Görev Yönergeleri:
- a) İnternetin çocukların ahlaki gelişimine etkisini anlatan metne göre şu soruları cevaplayın:
(i) Büşra hangi üniversitenin hangi fakültesinden mezun olmuştur?
(ii) Metinde bilmekle ilgili alıntılanan söz kime aittir?
(iii) Araştırma hangi dört başlık altında incelenmiştir?
- b) İnternetin çocukların ahlaki gelişimine etkisini anlatan metni lütfen son cümlesinden sonra sürdürün.

Verilen Metin:
◇ ◇ ◇
Günümüz kitle iletişim araçlarının en önemlilerinden olan internet, çocukların ahlaki gelişimlerine etki etmektedir. Çünkü internet aracılığıyla oluşturulan rol modellerle çocukların vicdani yönüne, iyi-kötü arasındaki ayrımına ve bakış açısına yön vermektedir diyor bitirme tezinin giriş cümlesinde sevgili kızım Büşra.

Bülent Ecevit Üniversitesi İlahiyat Fakültesi’nden mezun olan kızımın, “İnternetin Çocukların Ahlaki Gelişimine Etkisi” üzerine hazırladığı ve basıma hazır olan kitap hacmindeki bitirme tezinin sonuç kısmını sizlerle paylaşmayı uygun gördüm. Dört başlık altındaki araştırmanın asıl amacının; “Çocuğun ahlaki gelişimini ortaya koymak ve bu gelişime uygun olarak internetin çocuğun karakterine etkilerini” incelemek olarak ifade edebilirim...

İnşallah kitap olarak da basımını yaptıracağımız bu araştırmayı günü geldiğinde  sizlere hatırlatacağım.

Bu vesile ile eğitim hayatı boyunca çok başarılı olan ; Nurettin Topçu’nun “Bilmek seyretmek değildir, bir sırrı çözmektir. Kainat olaylarını çok tanımak, bilmek değildir. Bilmek, kanunu bilmektir. Dünyamızın nizamını anlamaktır. Sebepleri ve zaruretleri yakalamaktır. Büyük nizamın muammasını çözmektir...” sözüne denk bir hayatı düstür edinen sevgili kızıma bu çalışmasından dolayı teşekkür ediyor bundan sonraki hayatında da başarılar temenni ediyorum...

Araştırma şu dört başlık altında incelenmiştir...

Ahlaki Gelişim; Medya (Kitle iletişim); Bir Medya Aracı Olarak İnternet ve İnternet ve Çocuk.

İnsan hayatının her dönemi önemlidir. Ancak çocukluk dönemi diğer dönemlere kıyasla daha önemli bir yerdedir. Çocukluk döneminde sadece bedensel ve zihinsel açıdan değil ahlaki açıdan da gelişim gösterilmektedir...
◇ ◇ ◇
Kayıtlı Bilgiler:
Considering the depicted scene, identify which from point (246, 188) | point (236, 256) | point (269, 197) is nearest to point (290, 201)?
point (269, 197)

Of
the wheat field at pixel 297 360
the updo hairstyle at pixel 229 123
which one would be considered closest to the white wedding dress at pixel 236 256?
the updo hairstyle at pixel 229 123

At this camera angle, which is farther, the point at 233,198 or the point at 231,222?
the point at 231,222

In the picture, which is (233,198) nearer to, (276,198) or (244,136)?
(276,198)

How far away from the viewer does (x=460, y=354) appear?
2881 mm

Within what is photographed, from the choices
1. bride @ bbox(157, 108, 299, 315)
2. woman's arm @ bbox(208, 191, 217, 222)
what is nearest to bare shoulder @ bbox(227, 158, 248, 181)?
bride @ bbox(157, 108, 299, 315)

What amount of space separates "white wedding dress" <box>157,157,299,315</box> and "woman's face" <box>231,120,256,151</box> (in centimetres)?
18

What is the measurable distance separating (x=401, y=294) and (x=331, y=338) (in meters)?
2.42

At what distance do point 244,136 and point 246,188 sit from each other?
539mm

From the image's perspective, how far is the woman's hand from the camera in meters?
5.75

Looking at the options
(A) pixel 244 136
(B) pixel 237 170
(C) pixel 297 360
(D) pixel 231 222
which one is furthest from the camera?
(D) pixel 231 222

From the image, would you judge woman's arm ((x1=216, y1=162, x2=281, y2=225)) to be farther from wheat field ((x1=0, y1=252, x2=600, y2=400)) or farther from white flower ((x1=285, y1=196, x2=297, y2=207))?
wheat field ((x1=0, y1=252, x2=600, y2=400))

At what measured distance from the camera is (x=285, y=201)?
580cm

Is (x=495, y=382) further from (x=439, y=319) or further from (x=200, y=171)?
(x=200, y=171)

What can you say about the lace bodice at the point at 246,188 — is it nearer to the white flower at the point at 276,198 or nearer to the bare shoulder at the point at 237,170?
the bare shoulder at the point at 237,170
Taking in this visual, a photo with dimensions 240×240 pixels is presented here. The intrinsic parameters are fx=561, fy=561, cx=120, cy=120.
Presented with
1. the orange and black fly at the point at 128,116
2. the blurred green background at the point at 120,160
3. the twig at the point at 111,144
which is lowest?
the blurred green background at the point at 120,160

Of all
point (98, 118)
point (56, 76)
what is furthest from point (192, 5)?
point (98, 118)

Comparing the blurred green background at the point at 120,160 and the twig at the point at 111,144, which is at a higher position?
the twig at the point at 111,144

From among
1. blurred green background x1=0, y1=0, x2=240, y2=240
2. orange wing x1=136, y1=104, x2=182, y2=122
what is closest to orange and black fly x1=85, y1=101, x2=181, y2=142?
◇ ◇ ◇
Görevlerin Cevapları:
- a)
(i) Bülent Ecevit Üniversitesi İlahiyat Fakültesi
(ii) Nurettin Topçu
(iii) Ahlaki Gelişim; Medya (Kitle iletişim); Bir Medya Aracı Olarak İnternet; İnternet ve Çocuk

- b)
Bu dönemde edinilen davranışların etkisi ömür boyu sürmektedir. Çocuk toplum kurallarını yavaş yavaş sezmeye başlar ve bazı davranışların insanları mutlu ettiğini fark ederek bunları taklit yolu ile öğrenmeye başlar. Bu dönemde aile büyükleri ve öğretmenler ahlaki olarak çocuğun model alacağı kimselerdir. Aileden, okuldan ve çevreden gelen öğrenme etkileri kişide değişikliğe sebep olabilecek her türlü etkiyi kapsamı içine alır. Bu sebeple çocukluk dönemine gereken önem verilmelidir.

Ahlak gelişim sürecinde, gelişimi etkileyen birçok çevresel etken vardır. Günümüzde bu etkenler içerisinde en etkili olanlardan biri internettir. İnternet, vermek istediği her türlü mesajı vermekte ve bu mesajları verirken alıcıda bırakacağı etkileri göz ardı etmektedir.

Çocukların vakitlerinin önemli bir kısmında etkileşim içinde olduğu internet verimli ve doğru kullanıldığı takdirde çocukların eğitim, eğlence ve gelişimini destekleme anlamında vazgeçilmez bir unsur olduğu açıktır.

Ancak internette çocukların karşılaşabileceği tehlikeli ortamlar her geçen gün artmakta ve çok sayıda çocuk bu ortamlardan zarar görmektedir. Akla ilk gelen tehlikeler, çocukların sınırsız ve sansürsüz bilgiye ulaşma olanağı, kötü niyetli bilgisayar kullanıcılarının aile bireylerinin kişisel bilgisayarlarına bağlanarak özel bilgilerini ele geçirme ya da yazılım ve donanımlara zarar verebilme olasılığı, internetin çekiciliği nedeniyle gençleri uzun süre oyalayarak sosyal yaşamın dışına itebilmesi gibi faktörlerdir.

Çocukların gelişim dönemleri dikkate alındığında, bilgisayar ve internet kullanımı, onların fiziksel ve sosyal gelişimlerini de olumsuz etkiler. Çocukların, sosyalleşmeye, oyuna, spor yapmaya, arkadaşları ile birlikte olmaya ihtiyaçları vardır. İnternet başında uzun zaman geçiren, arkadaşları ile oynamak yerine eve kapanan, şiddet içerikli ve bağımlılık yaratan bilgisayar oyunları oynamayı tercih eden çocukların fiziksel, sosyal ve özellikle kişilik gelişimleri olumsuz etkilenmektedir.

Çocukları internette bulunan uygunsuz içeriklerden koruma konusunda ebeveynlere önemli sorumluluklar düşer. Bu konu, hiç bir şekilde göz ardı edilemeyecek kadar önemli bir konudur.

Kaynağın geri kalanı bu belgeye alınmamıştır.